Date: 2009-10-30 09:53 pm (UTC)
From: [identity profile] laura47.livejournal.com
If anyone's in the boston area this weekend, there's a live radio play adaptation of welles's war of the worlds. Bb1938.com

(no subject)

Date: 2009-10-30 10:53 pm (UTC)
From: [identity profile] unclelumpy.livejournal.com
Beats the Hell out of the torture-porn that passes for "horror" nowadays.

(no subject)

Date: 2009-10-30 11:22 pm (UTC)
From: [identity profile] sazettel.livejournal.com
H.G. Wells wrote a horror piece called "The Red Room," which freaked me for YEARS.

I cherish a love for The Raven. Wrote this on the recent Poe-Anniversary celebration:

If you follow the story in The Raven, there's something quite sinister going on here. I don't think it's a random haunting. First, we have the narrator pouring over "quaint and curious volumes of forgotten lore." Just what is in those books? Forgotten lore can cover a lot of ground, not all of it savory. And he's mourning his dead love. How did she die? We're never told. Was it murder? Was it suicide? And that book, that forgotten lore, what if it's not his? What if it's HERS? What if that bird, that raven, that familiar belonged to the lost Lenore? Or knew her? It clearly knows him, it knows what happened. What if the narrator had a hand in Lenore's death? After all, he says this house is "horror haunted." Doesn't sound like Lenore went peacefully in her sleep. What horror came before the raven did?

When we get to the end, when the narrator demands to know if he will meet Lenore in the afterlife, the raven utters its single word; Nevermore. The implication is clear.

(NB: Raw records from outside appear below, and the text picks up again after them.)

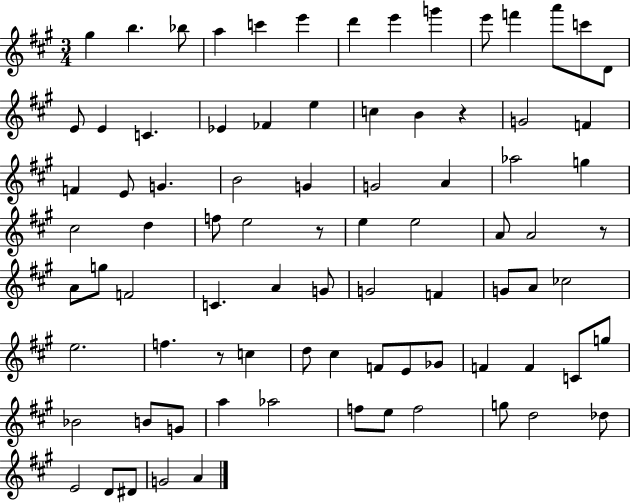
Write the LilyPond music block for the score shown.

{
  \clef treble
  \numericTimeSignature
  \time 3/4
  \key a \major
  \repeat volta 2 { gis''4 b''4. bes''8 | a''4 c'''4 e'''4 | d'''4 e'''4 g'''4 | e'''8 f'''4 a'''8 c'''8 d'8 | \break e'8 e'4 c'4. | ees'4 fes'4 e''4 | c''4 b'4 r4 | g'2 f'4 | \break f'4 e'8 g'4. | b'2 g'4 | g'2 a'4 | aes''2 g''4 | \break cis''2 d''4 | f''8 e''2 r8 | e''4 e''2 | a'8 a'2 r8 | \break a'8 g''8 f'2 | c'4. a'4 g'8 | g'2 f'4 | g'8 a'8 ces''2 | \break e''2. | f''4. r8 c''4 | d''8 cis''4 f'8 e'8 ges'8 | f'4 f'4 c'8 g''8 | \break bes'2 b'8 g'8 | a''4 aes''2 | f''8 e''8 f''2 | g''8 d''2 des''8 | \break e'2 d'8 dis'8 | g'2 a'4 | } \bar "|."
}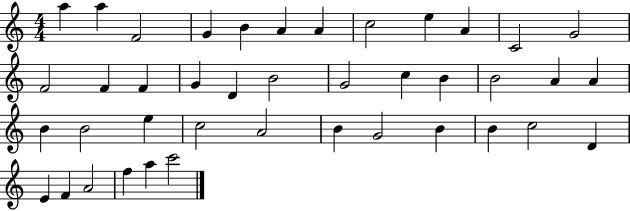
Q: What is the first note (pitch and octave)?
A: A5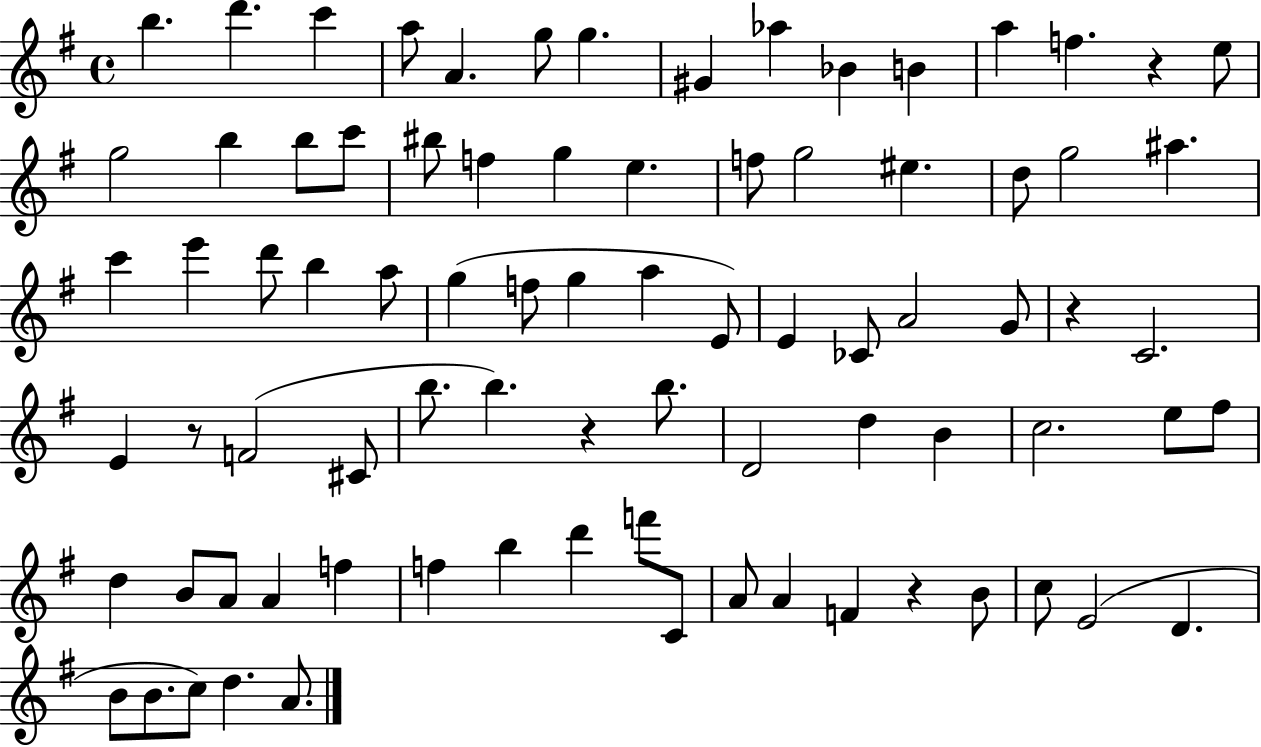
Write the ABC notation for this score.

X:1
T:Untitled
M:4/4
L:1/4
K:G
b d' c' a/2 A g/2 g ^G _a _B B a f z e/2 g2 b b/2 c'/2 ^b/2 f g e f/2 g2 ^e d/2 g2 ^a c' e' d'/2 b a/2 g f/2 g a E/2 E _C/2 A2 G/2 z C2 E z/2 F2 ^C/2 b/2 b z b/2 D2 d B c2 e/2 ^f/2 d B/2 A/2 A f f b d' f'/2 C/2 A/2 A F z B/2 c/2 E2 D B/2 B/2 c/2 d A/2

One of them, either the narrator or Lenore, is damned. Which is it? Is he damned because he killed her or caused her death? Is she damned because she killed herself or dabbled in the forbidden? Poe was not a modern horror writer, he was a moralist. Horrors were visited upon the characters in Poe narration for a reason. It is not an accident, not a mild or random occurence that the raven is there, and that it will not leave.

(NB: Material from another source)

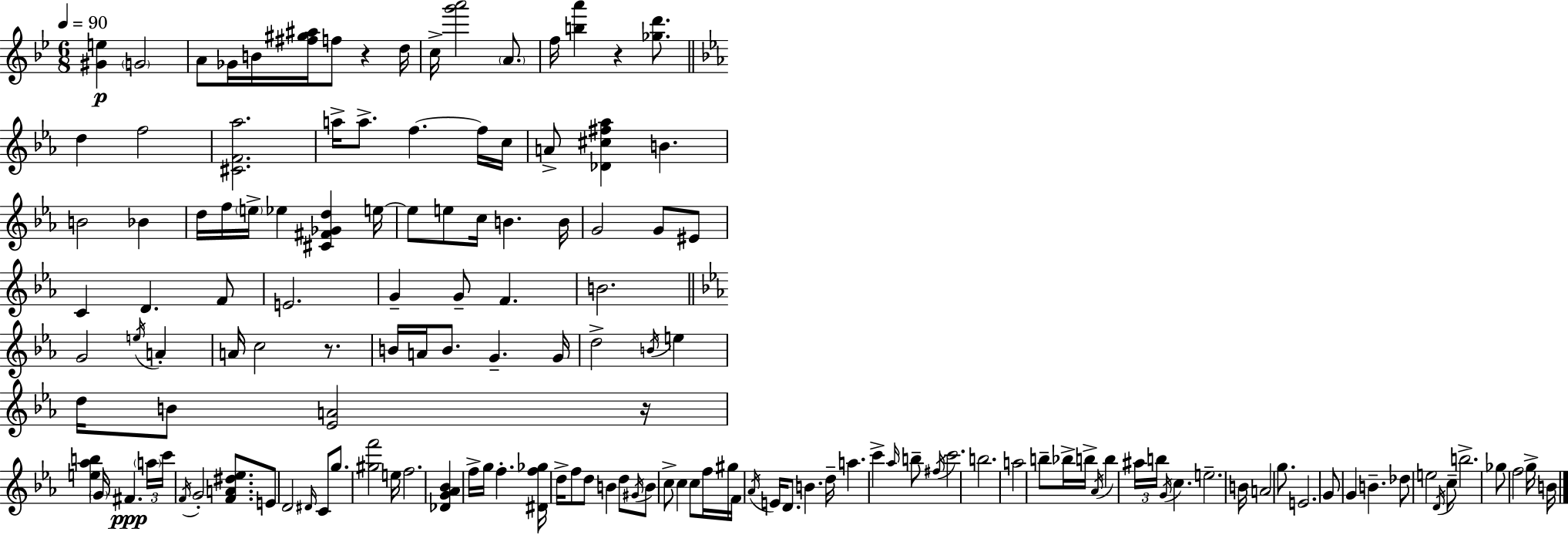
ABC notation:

All of that, and so much more swirls in the air carried by the relentless rhythm, the lush language, the imagery and the emotional roller coaster from mourning to sad humor to fury to despair, and then you get the last verse:

"And the raven, never flitting, still is sitting, still is sitting
On the pallid bust of Pallas just above my chamber door;
And his eyes have all the seeming of a demon's that is dreaming,
And the lamp-light o'er him streaming throws his shadow on the floor;
And my soul from out that shadow that lies floating on the floor
Shall be lifted - nevermore!"

(no subject)

Date: 2009-10-31 12:50 am (UTC)
From: [identity profile] roman-mclaze.livejournal.com
While not supernatural, exactly, I'm a fan of Shirley Jackson's "The Lottery" I also like the novel We Have Always Lived in the Castle, by the same author.

(no subject)

Date: 2009-10-31 06:39 am (UTC)
From: [identity profile] redneckgaijin.livejournal.com
Actually I hate to be scared. I derive no joy at all from any horror movie except the truly terrible, un-scary ones.

So, no favorites to speak of, except maybe to invite you to Google "Bragg Ghost Light Road" and see if you come up with anything interesting from the local ghost legend of the woods where I live...

(no subject)

Date: 2009-10-31 08:34 am (UTC)
From: [identity profile] gardnerhill.livejournal.com
"Sorry, Wrong Number."

I didn't sleep for 3 nights after our junior high acted out that radio play in Drama.

(no subject)

Date: 2009-11-01 02:26 am (UTC)
batyatoon: (truism #1: undead vote)
From: [personal profile] batyatoon
The first horror story to ever keep me awake after I finished reading it was Ray Bradbury's Something Wicked This Way Comes.